Expansão de empreendimentos imobiliários tem levado estabelecimentos a fechar ou mudar de endereço em regiões como Pinheiros e Jardins
O avanço da verticalização em bairros da cidade de São Paulo tem provocado mudanças na cena gastronômica local. Restaurantes que ajudaram a consolidar a identidade de regiões como Pinheiros e Jardins relatam dificuldades para permanecer nos mesmos endereços diante da valorização imobiliária e da venda de imóveis para construtoras.
Casos recentes ilustram a transformação urbana que vem afetando restaurantes tradicionais da capital paulista.
Um exemplo é o restaurante Totò, que funcionou por quase três décadas na Rua Dr. Sodré, em Pinheiros. O estabelecimento precisou deixar o imóvel após a venda do terreno para uma construtora.
Segundo um dos sócios, Gianandrea Bistolfi, a mudança ocorreu após anos de funcionamento no mesmo endereço e deve resultar na reabertura do restaurante em Moema.
Negociações após venda de imóveis
Situação semelhante ocorreu com o restaurante Così, que operava na Rua Haddock Lobo.
O chef Renato Carioni recebeu comunicação em 2022 informando a venda do imóvel por R$ 39,5 milhões.

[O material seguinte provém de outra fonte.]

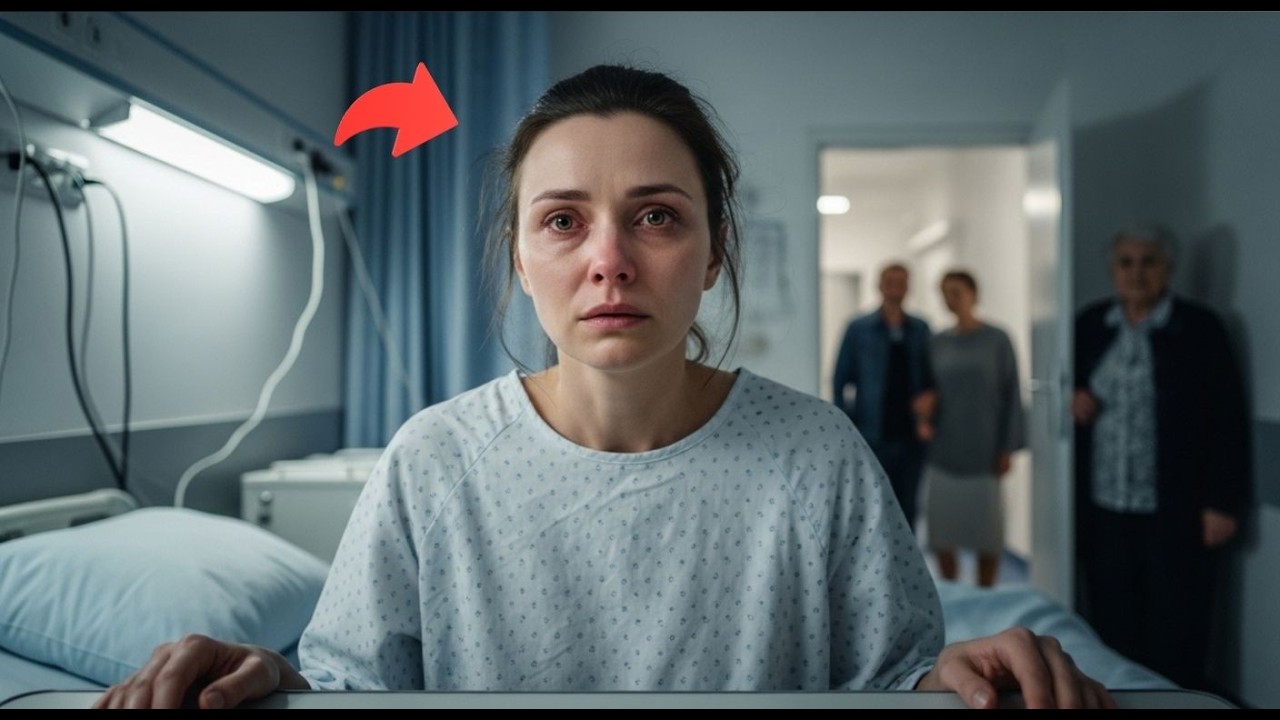 My Parents Abandoned Me In The Hospital For My Sister's Lie—They Didn't Know Grandma Saw Everything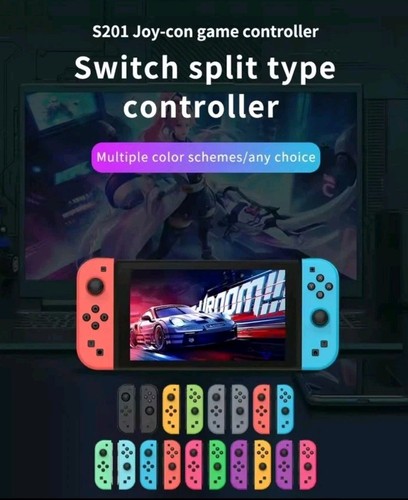 Joypad nintendo switch - nintendo,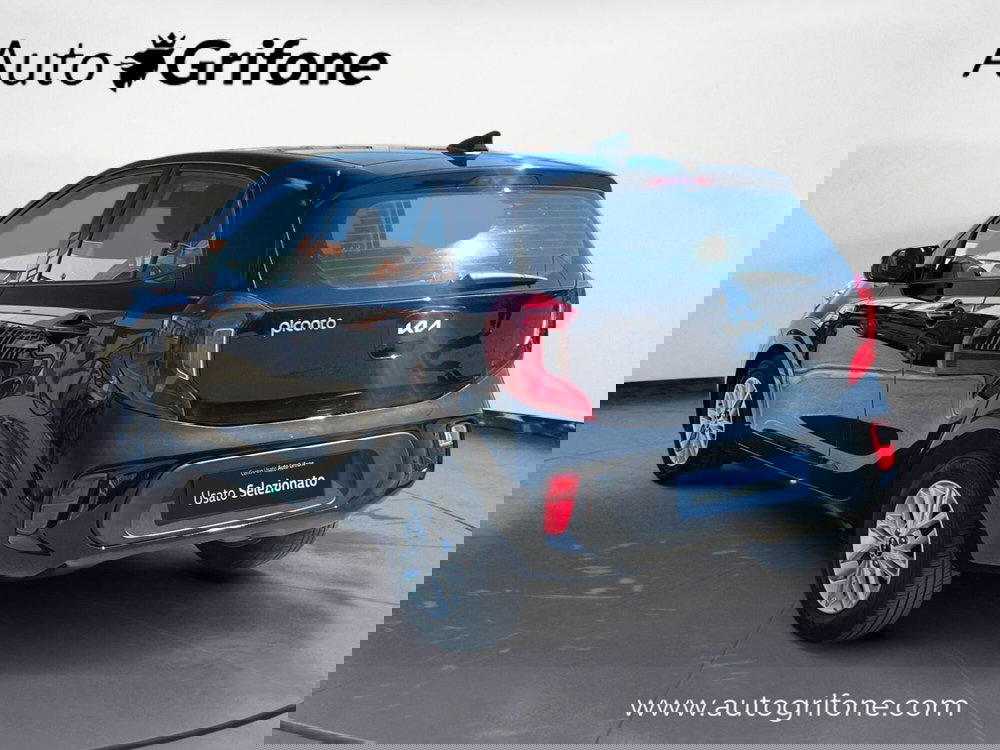 Kia Picanto usata a Modena (3)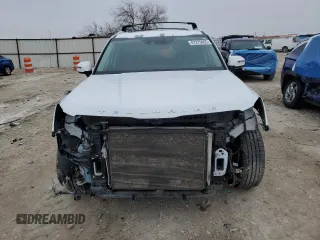 2020 Kia Telluride SX z VIN 5XYP54HC8LG066509, wystawiony jako Copart lot #47275465 z przebiegiem 152 820 mil mil oraz Szkoda całkowita • Salvage title. Historia ofert i sprzedaży dostępna na DreamBid. Obrazek 5.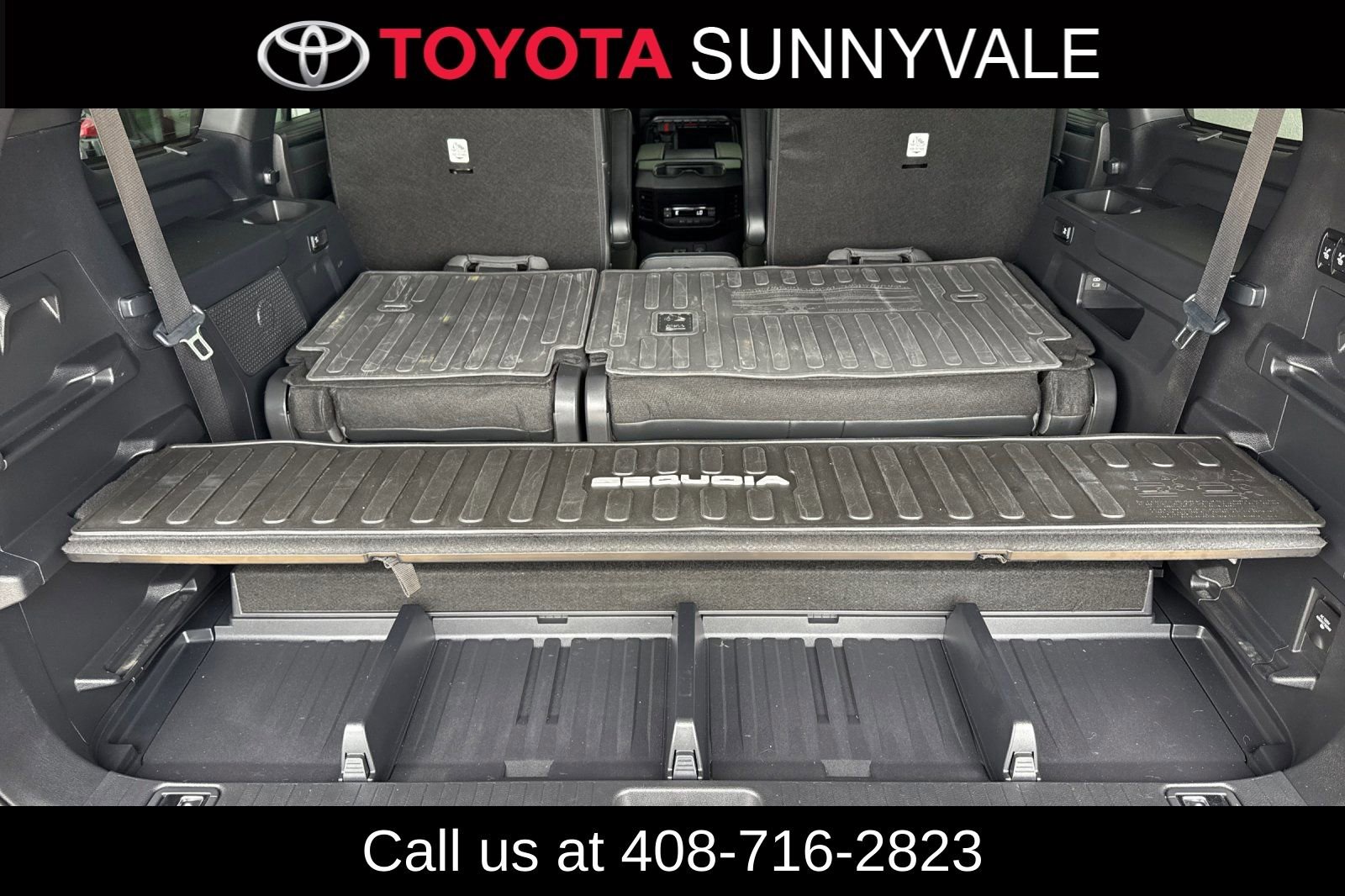 Certified 2025 Toyota Sequoia TRD Pro image 21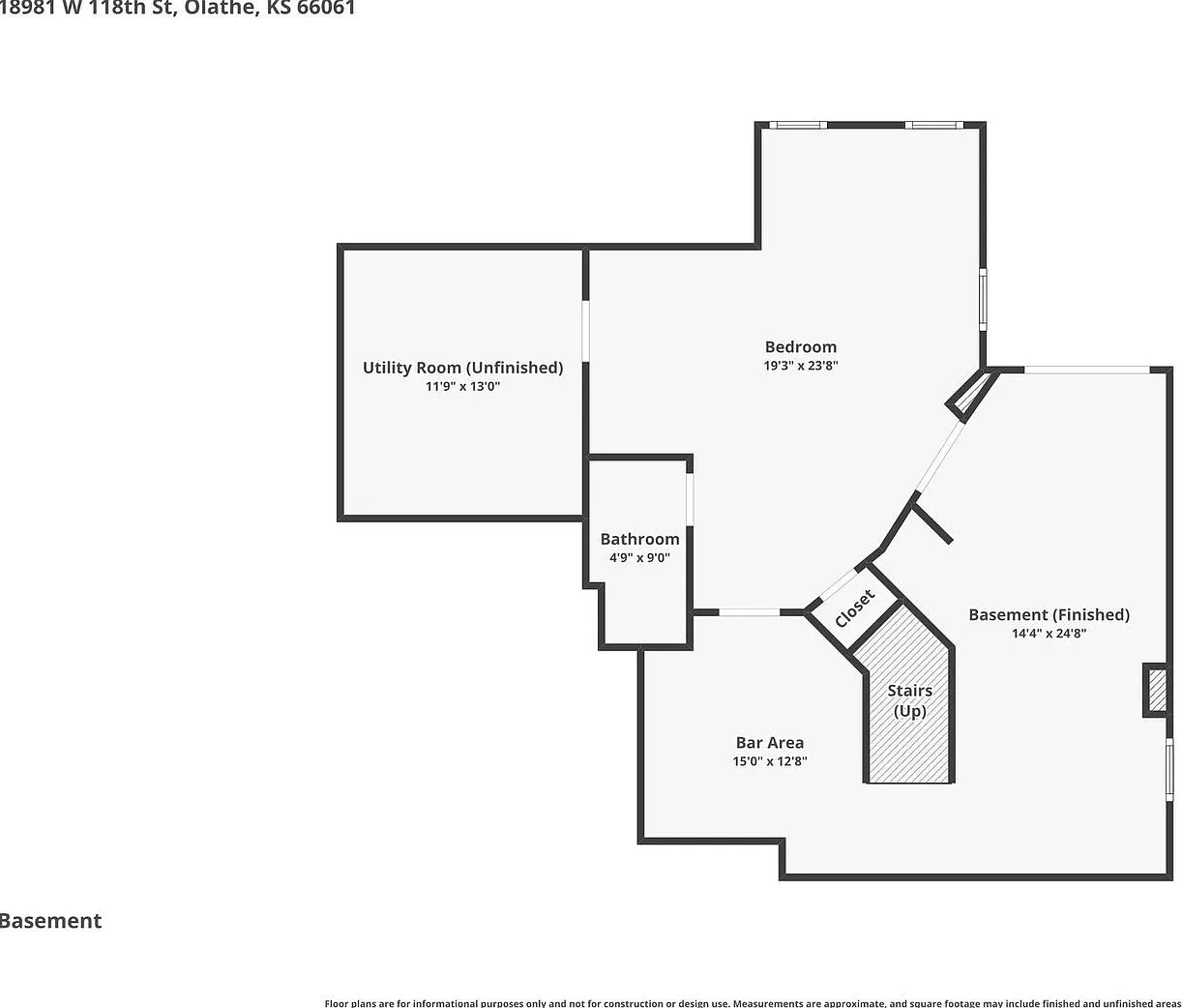 Beautiful 5 Bedroom 4.5 Bathroom Olathe Home with Finished Basement, 3-Car Garage & Flexible Furn... — Photo 3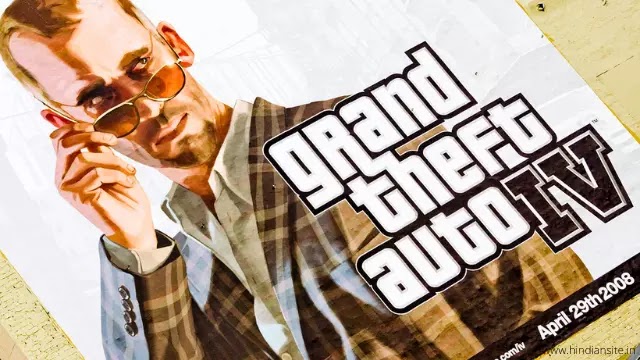 Grand Theft Auto IV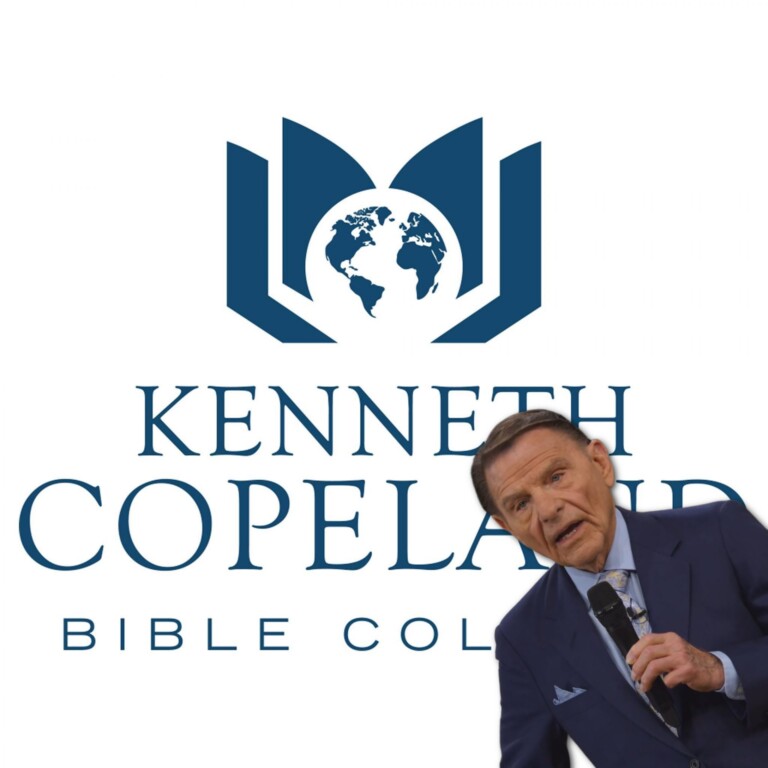 Did You Know Copeland Has His Own Bible College? Protestia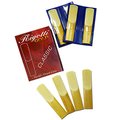 Rigotti Gold Classic單簧管天然簧片10盒量販組-/法國原裝進口/原廠公司貨
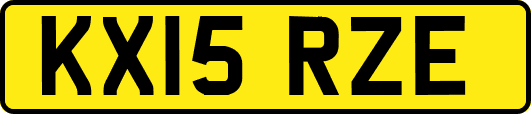 KX15RZE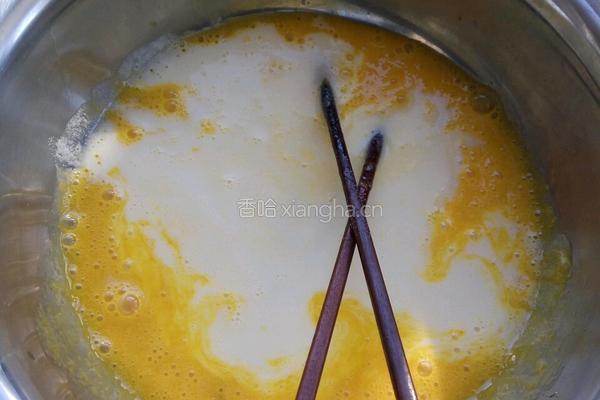 水果蛋糕的做法图解4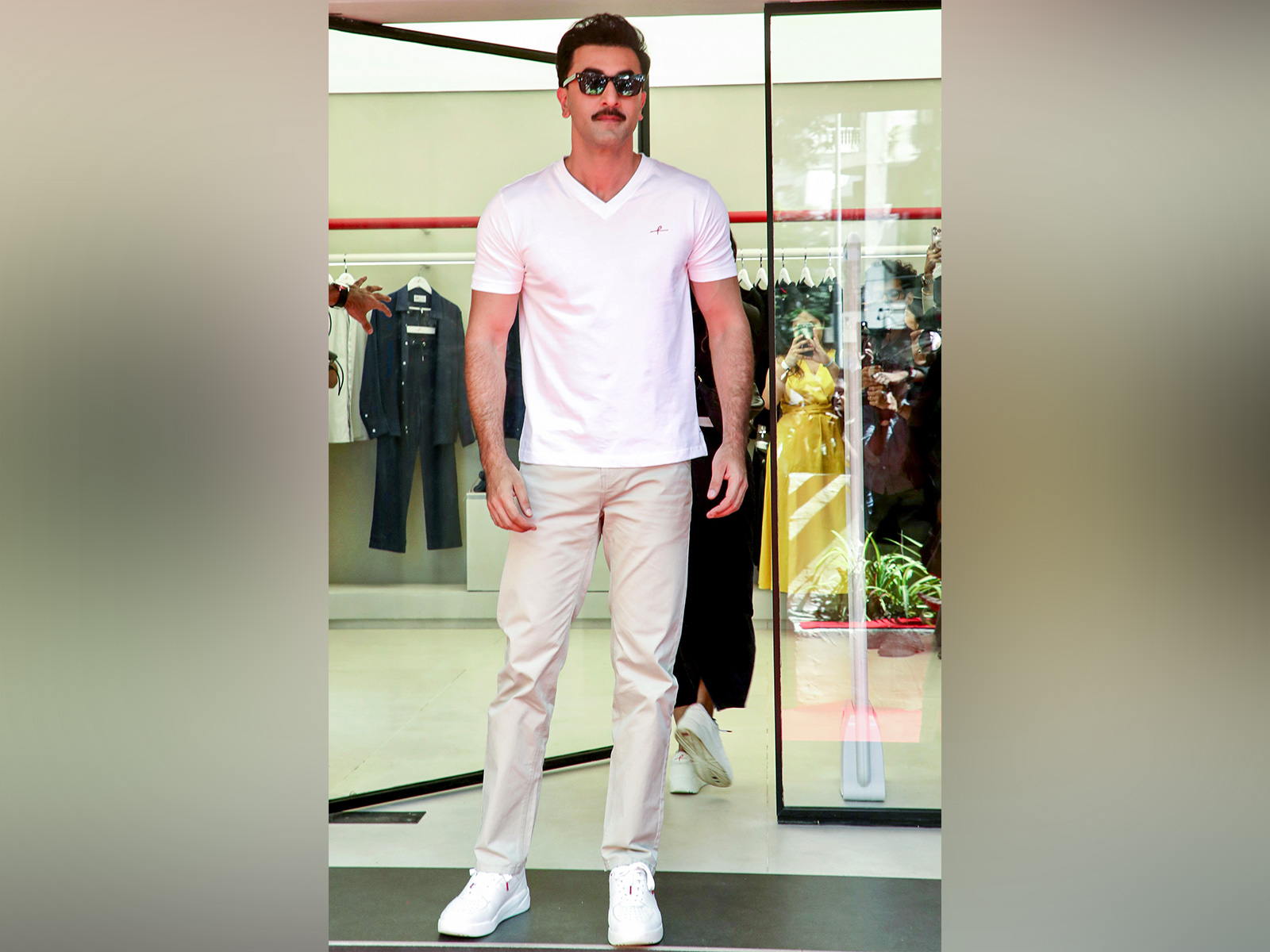 Actor Ranbir Kapoor (Photo/ANI)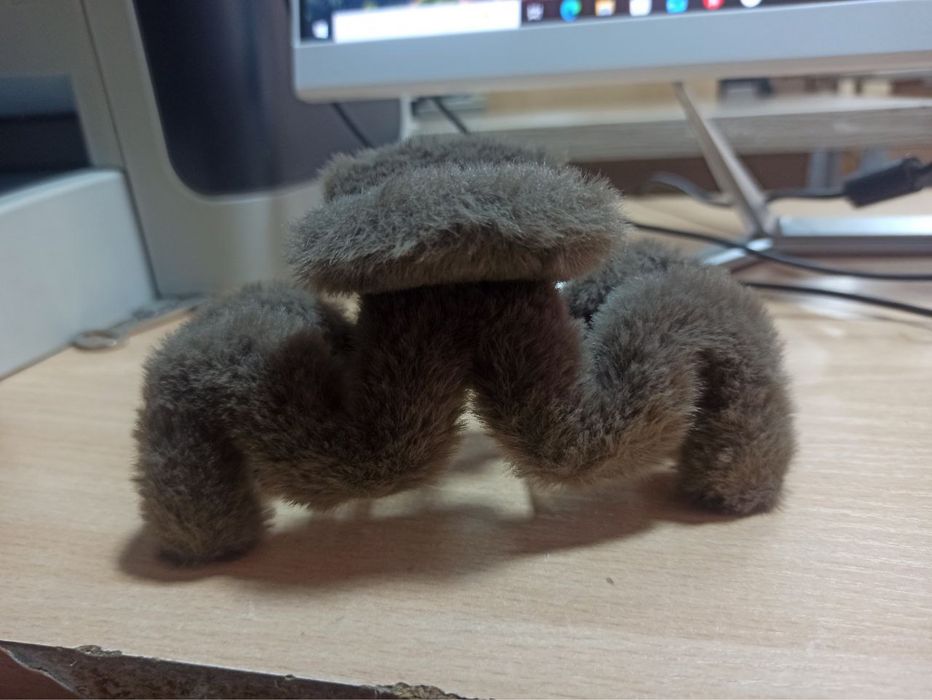 Зажимы для волос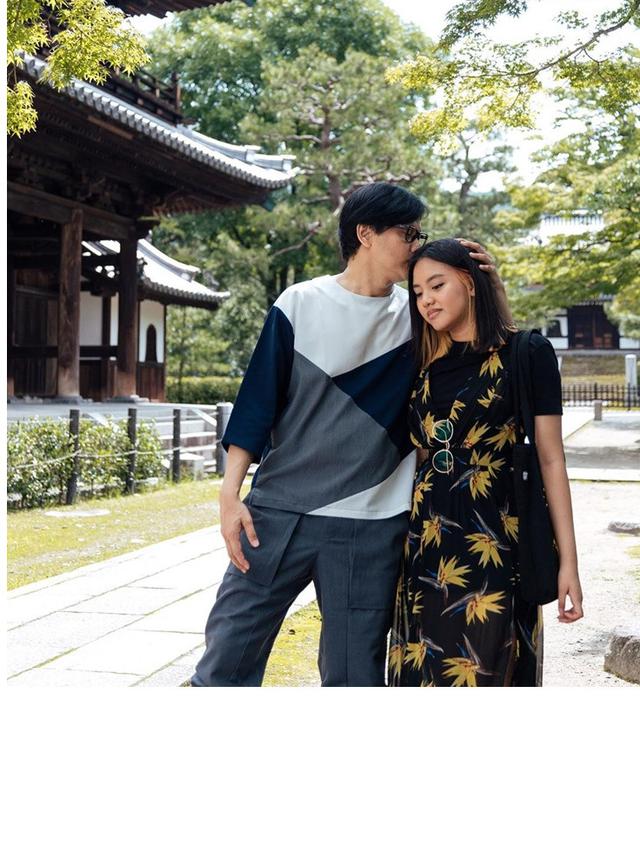 Potret Kedekatan 7 Vokalis Band dengan Anak Perempuannya, Jarang Terekspos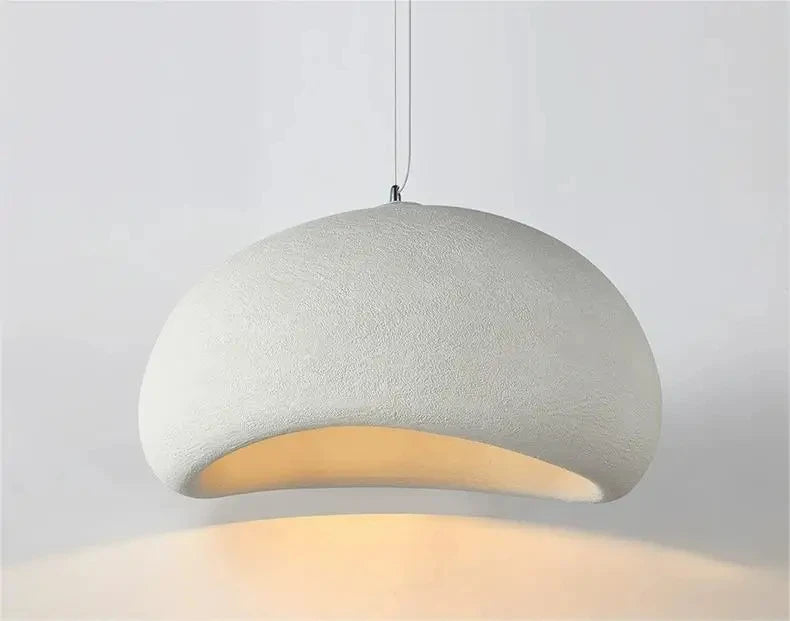Lampe wabi sabi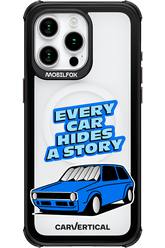 Story Behind_the Wheels - Apple iPhone 15 Pro Max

Como locatário, ele tinha direito de preferência na compra, mas não conseguiu igualar o valor negociado.
Após negociações, foi estabelecido prazo para desocupação até julho de 2026. O restaurante deverá reabrir em outro endereço no bairro do Itaim.
Conflitos com obras
Em outros casos, os impactos da transformação urbana ocorreram durante a operação dos estabelecimentos.
O restaurante La Cura, localizado na zona oeste da cidade, relatou danos estruturais após a demolição de imóveis vizinhos adquiridos por uma construtora.
Segundo o chef Ivan Santinho, parte da estrutura do restaurante foi afetada durante as obras. A empresa responsável pelo empreendimento apresentou versão diferente, afirmando que o muro demolido fazia parte de seu terreno e que havia laudos técnicos indicando necessidade de remoção.
O restaurante afirma que ainda não tem previsão de reabertura.
Disputa por preservação de imóveis
Em Pinheiros, o restaurante Futuro Refeitório também enfrentou disputa envolvendo a preservação do imóvel onde funciona.
O edifício, construído na década de 1930 para abrigar uma fábrica de esculturas, foi adquirido por uma construtora em 2021.
Após mobilização de moradores e entidades, que reuniram mais de 10 mil assinaturas, parte da obra chegou a ser embargada pela prefeitura.
O processo de análise pelo Conpresp, órgão responsável pelo patrimônio histórico municipal, terminou sem o tombamento do imóvel.
Impacto sobre a dinâmica urbana
Para restaurateurs e empresários do setor, a expansão imobiliária altera o equilíbrio entre moradia, comércio e vida cultural dos bairros.
O empresário Hugo Delgado, da Taquería La Sabrosa, relata que seu restaurante precisou deixar um endereço na Rua Augusta após a venda do quarteirão para um novo empreendimento.
Segundo ele, situações semelhantes ocorreram também no novo endereço em Pinheiros, onde obras de prédios próximos afetaram o funcionamento do estabelecimento.
Debate urbanístico
Especialistas em urbanismo apontam que o processo de verticalização não é necessariamente incompatível com a preservação da vida urbana nos bairros.
O urbanista Matheus Oliveira afirma que o principal desafio está na forma como o desenvolvimento imobiliário é planejado.
Segundo ele, instrumentos urbanísticos como fachadas ativas, previstos no Plano Diretor de São Paulo, foram criados para manter atividades comerciais no térreo dos edifícios.
No entanto, Oliveira afirma que esses espaços muitas vezes não são projetados para abrigar atividades como restaurantes, que exigem infraestrutura específica.
Papel cultural dos restaurantes
Além da atividade econômica, especialistas destacam que restaurantes e bares exercem papel cultural e social nos bairros.
Esses estabelecimentos contribuem para a formação da identidade local e para a presença constante de pessoas nas ruas, fator que influencia a segurança urbana.
A discussão sobre o tema inclui propostas de reconhecimento de restaurantes tradicionais como parte do patrimônio cultural imaterial da cidade, além de medidas urbanísticas que incentivem a preservação do comércio de rua.